• Seçilmiş Bölüm
= = = = = = =
Karşılıksız sevginin, şefkatin, merhametin, fedakârlığın timsali kimdir diye sorulsa elbette ki anneler cevabını verir tarih. Hayatını çocuklarına adamış, zorluklara göğüs germiş, çilelere katlanmış şefkat kahramanlarıdır annelerimiz, validelerimiz. Bu kahramanlar ihya olursa toplum ihya olur, tefessüh ederse toplum da tefessüh eder. Kendilerini inşa ederlerse muazzam bir nesil yetişir. Bunu bilen ehl-i dalalet kadınlarımızı -müstakbel anneleri- her cihetten kuşatıp fıtratlarını tahrip ederek toplumun şimdiden çökmesini ve zevk ve sefaletle körleşip kendi ‘pim’ini çekip patlatmasını beklemektedir.
= = = = = = =
• Yazılı Problem A
Seçilmiş bölüme göre karşılıksız sevginin, şefkatin ve fedakârlığın timsali sorulduğunda tarih hangi cevabı verir?
• Yazılı Problem B
Seçilmiş bölümde "Karşılıksız sevginin, şefkatin, merhametin, fedakârlığın" sözleriyle açılıp "çekip patlatmasını beklemektedir." sözleriyle kapanan kısmı, "nesil" yerine "kuşak" koyarak yeniden yazın.

• Kayıtlı Veriler
= = = = = = =
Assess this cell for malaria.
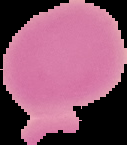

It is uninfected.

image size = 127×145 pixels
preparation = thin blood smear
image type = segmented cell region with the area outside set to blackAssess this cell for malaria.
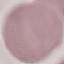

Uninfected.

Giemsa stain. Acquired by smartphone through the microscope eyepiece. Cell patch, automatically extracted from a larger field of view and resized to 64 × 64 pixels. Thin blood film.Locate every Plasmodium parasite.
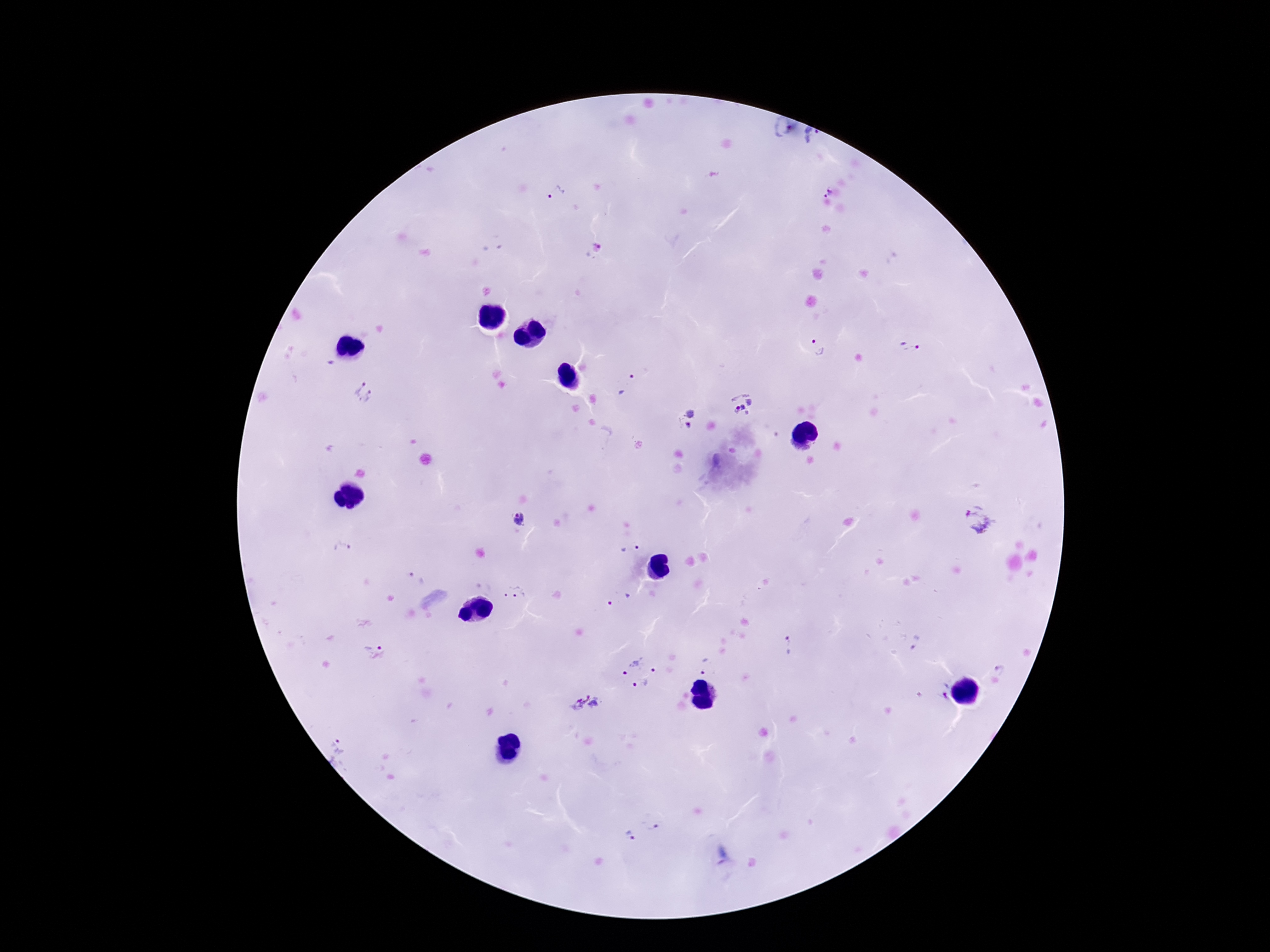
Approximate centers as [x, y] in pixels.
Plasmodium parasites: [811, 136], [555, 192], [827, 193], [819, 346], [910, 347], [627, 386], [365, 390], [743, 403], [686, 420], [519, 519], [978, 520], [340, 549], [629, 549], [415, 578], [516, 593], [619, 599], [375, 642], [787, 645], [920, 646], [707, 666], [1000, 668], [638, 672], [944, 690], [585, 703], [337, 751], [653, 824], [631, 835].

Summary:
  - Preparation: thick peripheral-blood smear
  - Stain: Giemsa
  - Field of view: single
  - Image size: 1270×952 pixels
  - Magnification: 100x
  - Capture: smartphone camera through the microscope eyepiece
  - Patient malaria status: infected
= = = = = = =
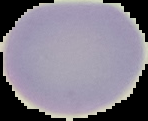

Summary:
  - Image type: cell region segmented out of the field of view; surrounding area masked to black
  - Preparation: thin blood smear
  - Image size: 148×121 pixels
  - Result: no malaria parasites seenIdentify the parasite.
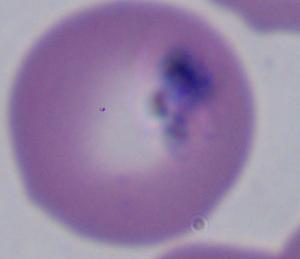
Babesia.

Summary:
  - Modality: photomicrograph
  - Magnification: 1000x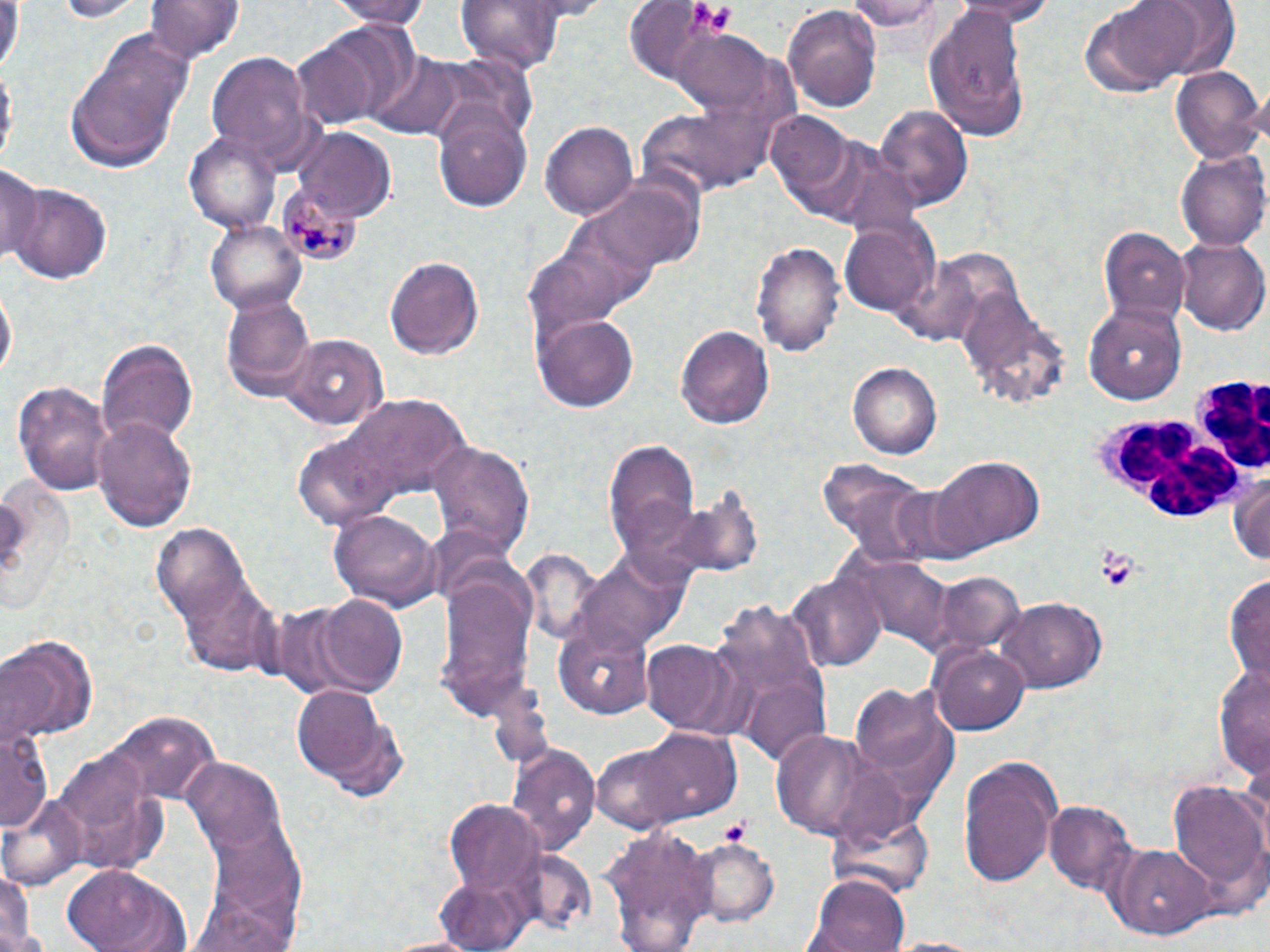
= = = = = = =
• Görev Yanıtı A
Tarih, anneler cevabını verir.

• Görev Yanıtı B
Karşılıksız sevginin, şefkatin, merhametin, fedakârlığın timsali kimdir diye sorulsa elbette ki anneler cevabını verir tarih. Hayatını çocuklarına adamış, zorluklara göğüs germiş, çilelere katlanmış şefkat kahramanlarıdır annelerimiz, validelerimiz. Bu kahramanlar ihya olursa toplum ihya olur, tefessüh ederse toplum da tefessüh eder. Kendilerini inşa ederlerse muazzam bir kuşak yetişir. Bunu bilen ehl-i dalalet kadınlarımızı -müstakbel anneleri- her cihetten kuşatıp fıtratlarını tahrip ederek toplumun şimdiden çökmesini ve zevk ve sefaletle körleşip kendi ‘pim’ini çekip patlatmasını beklemektedir.